There are two DSP programs: the combiner and transformer. The transformer
has one input and one output. It is used to process the input data and to
generate new output data. The combiner has two inputs and one output. Its
purpose is simply to combine two data paths into one.

With these programs, you can build multiple data graphs. Starting and
stopping a program illustrates how to initialize and finalize the IPC
framework. Making connections illustrates how to attach IPC to various
end points. Starting and stopping the data flow illustrates how to send
messages.

For example, the following data graph illustrates how to run IPC programs
on the host only (without any programs running on the DSP).

    producer [HOST] --> consumer [HOST]

The following graph adds the DSP.

    producer [HOST] --> transformer [DSP1] --> consumer [HOST]
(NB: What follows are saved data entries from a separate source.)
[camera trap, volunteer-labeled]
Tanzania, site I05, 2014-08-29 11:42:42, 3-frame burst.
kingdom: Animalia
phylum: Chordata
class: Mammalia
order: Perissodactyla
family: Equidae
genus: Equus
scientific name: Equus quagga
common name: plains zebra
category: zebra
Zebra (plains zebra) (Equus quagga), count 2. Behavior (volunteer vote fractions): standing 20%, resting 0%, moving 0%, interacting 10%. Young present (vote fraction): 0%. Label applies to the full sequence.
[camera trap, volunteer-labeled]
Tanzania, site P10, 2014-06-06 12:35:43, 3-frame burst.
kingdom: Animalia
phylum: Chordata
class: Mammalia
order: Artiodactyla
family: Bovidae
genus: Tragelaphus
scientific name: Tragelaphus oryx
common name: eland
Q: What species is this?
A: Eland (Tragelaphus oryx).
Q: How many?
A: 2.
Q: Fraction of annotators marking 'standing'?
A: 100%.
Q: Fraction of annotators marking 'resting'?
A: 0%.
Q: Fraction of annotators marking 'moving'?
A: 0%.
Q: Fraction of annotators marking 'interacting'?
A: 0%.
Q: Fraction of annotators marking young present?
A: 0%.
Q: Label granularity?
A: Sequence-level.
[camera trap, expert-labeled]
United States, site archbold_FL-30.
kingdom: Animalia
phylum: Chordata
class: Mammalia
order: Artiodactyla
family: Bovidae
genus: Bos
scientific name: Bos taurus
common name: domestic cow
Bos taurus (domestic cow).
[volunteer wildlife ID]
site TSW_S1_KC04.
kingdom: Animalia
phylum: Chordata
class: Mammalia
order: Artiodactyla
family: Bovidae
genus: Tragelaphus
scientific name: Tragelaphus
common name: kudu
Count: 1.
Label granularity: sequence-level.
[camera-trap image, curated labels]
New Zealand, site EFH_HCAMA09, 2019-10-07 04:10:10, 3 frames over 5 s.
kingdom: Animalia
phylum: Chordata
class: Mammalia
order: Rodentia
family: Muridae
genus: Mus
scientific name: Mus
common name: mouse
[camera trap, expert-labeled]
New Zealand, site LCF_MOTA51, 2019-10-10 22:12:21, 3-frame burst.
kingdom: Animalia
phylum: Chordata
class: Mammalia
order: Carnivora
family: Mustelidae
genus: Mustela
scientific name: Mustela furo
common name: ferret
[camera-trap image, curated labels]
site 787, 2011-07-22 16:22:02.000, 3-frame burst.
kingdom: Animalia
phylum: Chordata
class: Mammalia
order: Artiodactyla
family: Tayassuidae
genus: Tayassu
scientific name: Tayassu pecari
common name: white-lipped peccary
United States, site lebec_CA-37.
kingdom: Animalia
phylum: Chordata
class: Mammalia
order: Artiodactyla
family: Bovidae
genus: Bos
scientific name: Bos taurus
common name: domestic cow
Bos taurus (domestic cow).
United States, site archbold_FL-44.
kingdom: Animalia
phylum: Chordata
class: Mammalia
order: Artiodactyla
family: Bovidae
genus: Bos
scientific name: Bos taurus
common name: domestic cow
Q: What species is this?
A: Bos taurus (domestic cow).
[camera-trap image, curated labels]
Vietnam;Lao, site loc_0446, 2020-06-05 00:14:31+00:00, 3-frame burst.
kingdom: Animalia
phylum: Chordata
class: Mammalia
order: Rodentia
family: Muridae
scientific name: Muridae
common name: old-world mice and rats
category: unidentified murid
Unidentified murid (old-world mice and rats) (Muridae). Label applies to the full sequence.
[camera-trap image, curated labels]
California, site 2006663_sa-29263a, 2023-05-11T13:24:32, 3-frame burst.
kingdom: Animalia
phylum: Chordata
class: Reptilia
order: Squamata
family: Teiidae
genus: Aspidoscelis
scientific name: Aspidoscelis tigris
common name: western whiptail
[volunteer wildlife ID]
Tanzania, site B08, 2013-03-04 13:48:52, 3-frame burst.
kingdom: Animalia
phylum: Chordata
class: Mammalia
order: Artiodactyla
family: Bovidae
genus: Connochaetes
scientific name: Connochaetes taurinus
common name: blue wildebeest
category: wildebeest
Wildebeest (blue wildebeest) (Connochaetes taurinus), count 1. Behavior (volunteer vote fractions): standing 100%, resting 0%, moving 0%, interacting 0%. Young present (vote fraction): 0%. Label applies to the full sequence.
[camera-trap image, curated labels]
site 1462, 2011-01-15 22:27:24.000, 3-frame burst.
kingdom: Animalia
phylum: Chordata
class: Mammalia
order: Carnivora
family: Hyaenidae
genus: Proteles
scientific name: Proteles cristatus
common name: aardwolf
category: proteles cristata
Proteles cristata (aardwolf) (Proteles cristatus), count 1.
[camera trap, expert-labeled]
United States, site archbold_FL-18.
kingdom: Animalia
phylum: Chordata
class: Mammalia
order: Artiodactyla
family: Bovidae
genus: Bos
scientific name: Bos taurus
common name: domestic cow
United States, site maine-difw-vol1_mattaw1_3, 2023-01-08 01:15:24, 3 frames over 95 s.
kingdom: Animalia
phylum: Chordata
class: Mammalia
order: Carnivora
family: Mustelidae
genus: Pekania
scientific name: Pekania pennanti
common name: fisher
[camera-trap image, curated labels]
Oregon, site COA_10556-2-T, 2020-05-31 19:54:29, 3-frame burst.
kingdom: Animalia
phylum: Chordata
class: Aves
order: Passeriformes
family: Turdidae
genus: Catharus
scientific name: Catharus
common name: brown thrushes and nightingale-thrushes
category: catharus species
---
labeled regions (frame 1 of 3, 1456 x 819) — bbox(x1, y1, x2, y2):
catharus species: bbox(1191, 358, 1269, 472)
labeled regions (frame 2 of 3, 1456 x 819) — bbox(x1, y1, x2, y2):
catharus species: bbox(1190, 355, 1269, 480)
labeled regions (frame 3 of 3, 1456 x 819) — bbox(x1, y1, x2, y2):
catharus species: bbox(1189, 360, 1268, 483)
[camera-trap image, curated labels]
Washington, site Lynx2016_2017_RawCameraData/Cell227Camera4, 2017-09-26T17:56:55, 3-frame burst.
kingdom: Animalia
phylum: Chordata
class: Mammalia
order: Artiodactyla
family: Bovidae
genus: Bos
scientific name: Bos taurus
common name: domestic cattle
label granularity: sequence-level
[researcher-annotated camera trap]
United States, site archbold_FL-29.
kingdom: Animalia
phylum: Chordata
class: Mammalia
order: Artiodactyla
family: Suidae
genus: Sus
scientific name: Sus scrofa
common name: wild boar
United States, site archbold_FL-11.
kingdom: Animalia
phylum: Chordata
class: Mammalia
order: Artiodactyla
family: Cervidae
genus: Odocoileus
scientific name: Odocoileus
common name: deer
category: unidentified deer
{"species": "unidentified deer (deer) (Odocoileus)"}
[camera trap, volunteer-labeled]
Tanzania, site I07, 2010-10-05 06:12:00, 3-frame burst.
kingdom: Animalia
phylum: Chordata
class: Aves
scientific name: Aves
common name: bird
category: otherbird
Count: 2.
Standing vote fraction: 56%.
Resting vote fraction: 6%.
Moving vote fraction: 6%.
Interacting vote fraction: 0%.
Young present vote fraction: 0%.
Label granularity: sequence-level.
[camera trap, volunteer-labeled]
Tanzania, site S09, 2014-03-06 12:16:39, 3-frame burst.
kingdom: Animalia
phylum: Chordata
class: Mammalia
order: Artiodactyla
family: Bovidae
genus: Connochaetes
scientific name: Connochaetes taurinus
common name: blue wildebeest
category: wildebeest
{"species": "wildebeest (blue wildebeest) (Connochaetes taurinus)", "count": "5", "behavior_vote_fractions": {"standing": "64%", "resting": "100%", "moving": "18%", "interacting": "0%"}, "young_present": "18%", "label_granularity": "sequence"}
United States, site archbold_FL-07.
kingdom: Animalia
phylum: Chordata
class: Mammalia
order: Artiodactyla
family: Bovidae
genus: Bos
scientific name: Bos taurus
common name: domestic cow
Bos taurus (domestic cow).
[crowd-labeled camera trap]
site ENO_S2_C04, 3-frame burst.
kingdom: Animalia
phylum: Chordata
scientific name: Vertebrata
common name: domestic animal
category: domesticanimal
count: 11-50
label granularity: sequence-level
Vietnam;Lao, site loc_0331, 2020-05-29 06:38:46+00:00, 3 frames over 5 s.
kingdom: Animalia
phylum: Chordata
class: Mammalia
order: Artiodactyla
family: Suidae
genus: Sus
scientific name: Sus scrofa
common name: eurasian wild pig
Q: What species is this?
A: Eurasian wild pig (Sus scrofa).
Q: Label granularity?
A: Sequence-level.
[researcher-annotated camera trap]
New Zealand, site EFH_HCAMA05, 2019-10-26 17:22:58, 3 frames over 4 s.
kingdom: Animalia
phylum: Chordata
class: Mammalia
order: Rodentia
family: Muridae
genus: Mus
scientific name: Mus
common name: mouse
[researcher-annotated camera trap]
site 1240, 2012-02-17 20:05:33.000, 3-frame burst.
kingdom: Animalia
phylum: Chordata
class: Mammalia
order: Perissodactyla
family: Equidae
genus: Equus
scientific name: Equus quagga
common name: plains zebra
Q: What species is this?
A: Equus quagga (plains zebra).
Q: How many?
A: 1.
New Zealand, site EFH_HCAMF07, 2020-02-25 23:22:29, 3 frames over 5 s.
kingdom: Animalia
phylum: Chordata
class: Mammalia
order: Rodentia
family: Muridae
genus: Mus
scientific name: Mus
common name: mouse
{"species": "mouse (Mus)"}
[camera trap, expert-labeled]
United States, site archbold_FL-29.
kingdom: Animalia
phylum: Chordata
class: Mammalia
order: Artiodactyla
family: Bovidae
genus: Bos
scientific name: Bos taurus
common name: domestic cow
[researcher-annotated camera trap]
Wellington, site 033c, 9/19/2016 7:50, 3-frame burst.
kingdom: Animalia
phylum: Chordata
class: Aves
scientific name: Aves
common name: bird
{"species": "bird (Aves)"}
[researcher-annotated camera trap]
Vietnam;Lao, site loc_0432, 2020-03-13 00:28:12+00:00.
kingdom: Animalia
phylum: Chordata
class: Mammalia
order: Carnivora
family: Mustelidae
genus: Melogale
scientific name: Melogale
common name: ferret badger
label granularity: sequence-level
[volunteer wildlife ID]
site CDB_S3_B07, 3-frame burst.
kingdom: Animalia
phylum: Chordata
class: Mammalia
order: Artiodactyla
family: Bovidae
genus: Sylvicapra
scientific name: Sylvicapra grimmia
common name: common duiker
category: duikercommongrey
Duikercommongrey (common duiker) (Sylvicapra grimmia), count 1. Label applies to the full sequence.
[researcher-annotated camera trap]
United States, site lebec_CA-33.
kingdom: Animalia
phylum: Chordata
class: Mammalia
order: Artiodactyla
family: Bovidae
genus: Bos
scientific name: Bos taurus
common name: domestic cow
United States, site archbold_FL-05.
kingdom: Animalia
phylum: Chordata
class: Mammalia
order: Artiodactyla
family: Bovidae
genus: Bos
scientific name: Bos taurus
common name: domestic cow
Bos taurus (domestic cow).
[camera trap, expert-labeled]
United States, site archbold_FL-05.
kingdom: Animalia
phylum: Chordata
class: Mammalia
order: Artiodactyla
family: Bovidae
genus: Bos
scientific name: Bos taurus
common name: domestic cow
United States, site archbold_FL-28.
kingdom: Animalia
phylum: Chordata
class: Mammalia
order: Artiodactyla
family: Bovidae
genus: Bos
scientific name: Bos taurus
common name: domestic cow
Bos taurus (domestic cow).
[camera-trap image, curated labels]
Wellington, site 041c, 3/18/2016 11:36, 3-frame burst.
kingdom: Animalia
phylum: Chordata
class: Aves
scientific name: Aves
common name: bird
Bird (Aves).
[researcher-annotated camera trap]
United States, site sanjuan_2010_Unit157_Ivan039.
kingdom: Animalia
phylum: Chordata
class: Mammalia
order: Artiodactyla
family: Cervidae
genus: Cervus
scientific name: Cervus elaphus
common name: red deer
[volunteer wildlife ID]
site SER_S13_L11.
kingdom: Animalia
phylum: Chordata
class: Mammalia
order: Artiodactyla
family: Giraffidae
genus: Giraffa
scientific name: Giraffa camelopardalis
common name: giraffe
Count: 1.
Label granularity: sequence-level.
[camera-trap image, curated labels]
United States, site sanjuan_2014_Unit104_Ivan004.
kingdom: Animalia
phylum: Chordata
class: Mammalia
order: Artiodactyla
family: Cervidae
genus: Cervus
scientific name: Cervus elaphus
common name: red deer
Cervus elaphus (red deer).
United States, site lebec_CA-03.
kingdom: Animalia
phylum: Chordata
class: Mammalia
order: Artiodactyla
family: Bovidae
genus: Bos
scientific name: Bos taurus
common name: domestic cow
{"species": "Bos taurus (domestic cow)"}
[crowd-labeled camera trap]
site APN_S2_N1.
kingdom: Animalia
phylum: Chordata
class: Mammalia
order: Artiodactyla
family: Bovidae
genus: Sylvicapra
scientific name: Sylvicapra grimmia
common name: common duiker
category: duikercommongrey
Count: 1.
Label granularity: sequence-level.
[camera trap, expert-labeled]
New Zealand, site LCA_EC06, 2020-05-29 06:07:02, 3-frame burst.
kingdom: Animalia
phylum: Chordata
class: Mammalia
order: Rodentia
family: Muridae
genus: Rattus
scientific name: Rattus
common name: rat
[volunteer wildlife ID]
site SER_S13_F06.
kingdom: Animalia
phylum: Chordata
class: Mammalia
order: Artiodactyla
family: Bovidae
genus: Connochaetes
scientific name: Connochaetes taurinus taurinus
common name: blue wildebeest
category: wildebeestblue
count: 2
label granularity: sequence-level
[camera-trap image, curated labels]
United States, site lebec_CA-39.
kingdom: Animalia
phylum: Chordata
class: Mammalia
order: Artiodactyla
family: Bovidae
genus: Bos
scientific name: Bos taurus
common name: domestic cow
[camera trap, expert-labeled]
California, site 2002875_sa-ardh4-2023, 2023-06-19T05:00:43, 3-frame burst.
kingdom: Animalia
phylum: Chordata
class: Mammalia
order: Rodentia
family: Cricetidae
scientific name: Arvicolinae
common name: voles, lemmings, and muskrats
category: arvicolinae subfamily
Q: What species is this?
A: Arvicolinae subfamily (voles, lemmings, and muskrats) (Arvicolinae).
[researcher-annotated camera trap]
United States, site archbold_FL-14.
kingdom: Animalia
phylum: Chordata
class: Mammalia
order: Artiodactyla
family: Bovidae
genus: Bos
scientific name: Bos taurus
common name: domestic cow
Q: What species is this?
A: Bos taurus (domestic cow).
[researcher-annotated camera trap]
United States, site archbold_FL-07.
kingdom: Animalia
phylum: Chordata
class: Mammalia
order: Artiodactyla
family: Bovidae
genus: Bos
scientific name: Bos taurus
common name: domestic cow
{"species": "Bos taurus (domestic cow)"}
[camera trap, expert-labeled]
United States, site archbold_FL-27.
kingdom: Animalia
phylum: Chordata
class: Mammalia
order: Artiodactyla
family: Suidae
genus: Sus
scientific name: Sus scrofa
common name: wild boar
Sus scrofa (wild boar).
Here is an example with two producers. The combiner is used to join the
two data streams into one.

    producer --> transformer --
                               \
                                +--> combiner --> consumer
                               /
    producer --> transformer --


Known Issues

 A. Producer node will hang in shutdown phase if connected to a combiner
    node. Connect the producer to either a consumer or a transformer.

    The pause command is not handled correctly. The pump thread in the
    producer node will send a message downstream after having received
    the pause command. This creates a deadlock in the shutdown phase.
    This is not a problem when connected to a consumer or transformer
    because those nodes automatically return the message after processing
    the data. However, the combiner node might not return the message
    because it needs a corresponding data message on the other input
    connection.


Build Instructions
=========================================================================

 1. Create a work folder on your file system.

    mkdir work

 2. This example uses the transport built in the ex45_host example. You
    must install and build the ex45_host example first.

    cd work
    unzip ex45_host.zip

    Follow the instructions in ex45_host/readme.txt to build the example.

 3. Extract this example into your work folder.

    cd work
    unzip ex46_graph.zip

 4. Setup the build environment. Edit products.mak and set the install paths
    as defined by your physical development area. Each example has its own
    products.mak file; you may also create a products.mak file in the parent
    directory which will be used by all examples.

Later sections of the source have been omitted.